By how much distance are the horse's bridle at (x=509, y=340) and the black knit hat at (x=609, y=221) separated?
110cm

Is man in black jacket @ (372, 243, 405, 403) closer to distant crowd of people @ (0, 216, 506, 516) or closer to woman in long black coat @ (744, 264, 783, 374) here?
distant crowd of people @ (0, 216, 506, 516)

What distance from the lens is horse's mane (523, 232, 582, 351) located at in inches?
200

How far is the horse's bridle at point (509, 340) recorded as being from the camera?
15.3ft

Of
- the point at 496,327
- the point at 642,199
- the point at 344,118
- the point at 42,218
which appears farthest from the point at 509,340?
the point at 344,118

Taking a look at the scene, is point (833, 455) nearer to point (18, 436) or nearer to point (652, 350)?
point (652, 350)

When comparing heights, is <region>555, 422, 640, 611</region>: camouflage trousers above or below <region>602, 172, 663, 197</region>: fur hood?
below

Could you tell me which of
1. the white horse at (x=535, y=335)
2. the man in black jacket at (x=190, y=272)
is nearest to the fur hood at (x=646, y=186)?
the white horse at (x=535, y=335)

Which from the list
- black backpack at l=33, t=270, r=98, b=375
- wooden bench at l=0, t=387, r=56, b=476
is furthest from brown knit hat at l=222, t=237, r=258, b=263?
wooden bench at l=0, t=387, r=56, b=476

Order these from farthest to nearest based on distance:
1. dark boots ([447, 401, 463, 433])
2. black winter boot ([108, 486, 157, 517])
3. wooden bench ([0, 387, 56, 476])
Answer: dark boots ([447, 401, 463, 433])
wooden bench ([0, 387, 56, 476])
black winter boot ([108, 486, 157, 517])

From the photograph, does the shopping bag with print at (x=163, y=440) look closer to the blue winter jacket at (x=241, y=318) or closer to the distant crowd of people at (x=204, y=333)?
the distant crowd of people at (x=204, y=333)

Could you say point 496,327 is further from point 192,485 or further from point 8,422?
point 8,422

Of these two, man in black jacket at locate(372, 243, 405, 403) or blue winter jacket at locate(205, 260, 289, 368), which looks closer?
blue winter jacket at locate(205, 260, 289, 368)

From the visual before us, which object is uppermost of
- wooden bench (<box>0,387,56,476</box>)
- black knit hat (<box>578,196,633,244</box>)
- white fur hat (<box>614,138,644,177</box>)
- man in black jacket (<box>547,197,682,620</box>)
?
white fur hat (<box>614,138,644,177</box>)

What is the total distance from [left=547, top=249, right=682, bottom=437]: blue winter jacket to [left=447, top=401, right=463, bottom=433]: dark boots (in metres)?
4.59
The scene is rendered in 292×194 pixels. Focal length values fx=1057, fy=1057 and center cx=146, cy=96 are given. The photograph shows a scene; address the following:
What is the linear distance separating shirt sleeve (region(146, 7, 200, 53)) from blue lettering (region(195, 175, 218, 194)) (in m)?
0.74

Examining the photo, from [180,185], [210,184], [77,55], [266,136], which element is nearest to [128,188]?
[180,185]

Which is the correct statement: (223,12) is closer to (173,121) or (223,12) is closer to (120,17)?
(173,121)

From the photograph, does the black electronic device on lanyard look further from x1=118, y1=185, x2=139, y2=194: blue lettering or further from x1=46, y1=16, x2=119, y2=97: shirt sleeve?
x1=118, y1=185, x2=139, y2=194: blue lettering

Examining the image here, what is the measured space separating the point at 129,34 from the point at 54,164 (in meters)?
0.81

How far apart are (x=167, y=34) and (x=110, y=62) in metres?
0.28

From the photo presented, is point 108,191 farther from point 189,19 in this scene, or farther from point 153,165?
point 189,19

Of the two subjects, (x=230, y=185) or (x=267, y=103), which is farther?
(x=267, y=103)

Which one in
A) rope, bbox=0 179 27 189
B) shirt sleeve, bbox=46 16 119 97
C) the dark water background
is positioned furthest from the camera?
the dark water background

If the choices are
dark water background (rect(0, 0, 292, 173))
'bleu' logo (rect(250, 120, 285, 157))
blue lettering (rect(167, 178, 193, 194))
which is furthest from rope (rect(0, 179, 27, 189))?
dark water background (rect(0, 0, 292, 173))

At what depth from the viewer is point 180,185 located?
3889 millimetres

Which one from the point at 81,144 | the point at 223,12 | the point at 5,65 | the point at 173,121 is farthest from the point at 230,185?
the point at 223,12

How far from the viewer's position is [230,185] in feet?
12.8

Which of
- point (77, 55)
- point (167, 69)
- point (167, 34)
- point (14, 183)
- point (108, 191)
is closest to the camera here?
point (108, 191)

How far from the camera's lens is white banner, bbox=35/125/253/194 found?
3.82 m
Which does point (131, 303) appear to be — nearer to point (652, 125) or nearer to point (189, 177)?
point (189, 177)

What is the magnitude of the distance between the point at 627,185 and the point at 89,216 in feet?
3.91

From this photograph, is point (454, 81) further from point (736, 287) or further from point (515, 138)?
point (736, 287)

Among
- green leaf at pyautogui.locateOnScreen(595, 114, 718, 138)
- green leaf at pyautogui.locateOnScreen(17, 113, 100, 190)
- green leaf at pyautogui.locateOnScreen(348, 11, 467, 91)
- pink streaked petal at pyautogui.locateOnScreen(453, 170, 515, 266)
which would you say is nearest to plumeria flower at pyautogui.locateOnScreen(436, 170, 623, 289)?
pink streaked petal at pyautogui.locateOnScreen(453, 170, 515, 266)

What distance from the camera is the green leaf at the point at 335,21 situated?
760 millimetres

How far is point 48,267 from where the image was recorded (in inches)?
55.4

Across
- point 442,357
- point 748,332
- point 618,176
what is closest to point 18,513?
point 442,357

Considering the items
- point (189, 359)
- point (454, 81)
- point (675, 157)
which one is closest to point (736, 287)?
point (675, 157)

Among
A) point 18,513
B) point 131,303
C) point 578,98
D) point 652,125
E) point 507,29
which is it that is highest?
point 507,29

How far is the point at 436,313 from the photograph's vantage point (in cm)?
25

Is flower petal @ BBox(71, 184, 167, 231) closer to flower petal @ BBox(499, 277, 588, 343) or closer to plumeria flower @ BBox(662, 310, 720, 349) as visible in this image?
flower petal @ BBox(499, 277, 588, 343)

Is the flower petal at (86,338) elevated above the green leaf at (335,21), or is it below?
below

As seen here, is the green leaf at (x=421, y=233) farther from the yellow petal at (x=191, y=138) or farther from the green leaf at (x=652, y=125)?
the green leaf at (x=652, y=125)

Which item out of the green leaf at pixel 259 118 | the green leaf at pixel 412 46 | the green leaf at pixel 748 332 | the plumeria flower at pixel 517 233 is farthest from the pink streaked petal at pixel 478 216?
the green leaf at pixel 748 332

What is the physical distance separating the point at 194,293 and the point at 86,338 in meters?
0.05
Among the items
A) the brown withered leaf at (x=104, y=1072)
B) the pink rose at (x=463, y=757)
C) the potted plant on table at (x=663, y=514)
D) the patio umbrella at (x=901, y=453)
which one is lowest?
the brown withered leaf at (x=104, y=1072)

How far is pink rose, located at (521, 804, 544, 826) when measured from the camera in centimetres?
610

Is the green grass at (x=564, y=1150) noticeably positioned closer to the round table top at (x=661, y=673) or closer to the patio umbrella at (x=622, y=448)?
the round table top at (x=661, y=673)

--*--

WHAT YOU HAVE TO DO:
Lay out everything from the line containing "Is the green grass" down to the end of the records as a Markdown table with two columns, Row and Text, leaving out blank lines.

ANSWER TO THE EXERCISE:
| Row | Text |
|---|---|
| 1 | Is the green grass at (x=564, y=1150) noticeably positioned closer to the round table top at (x=661, y=673) or closer to the patio umbrella at (x=622, y=448)? |
| 2 | the round table top at (x=661, y=673) |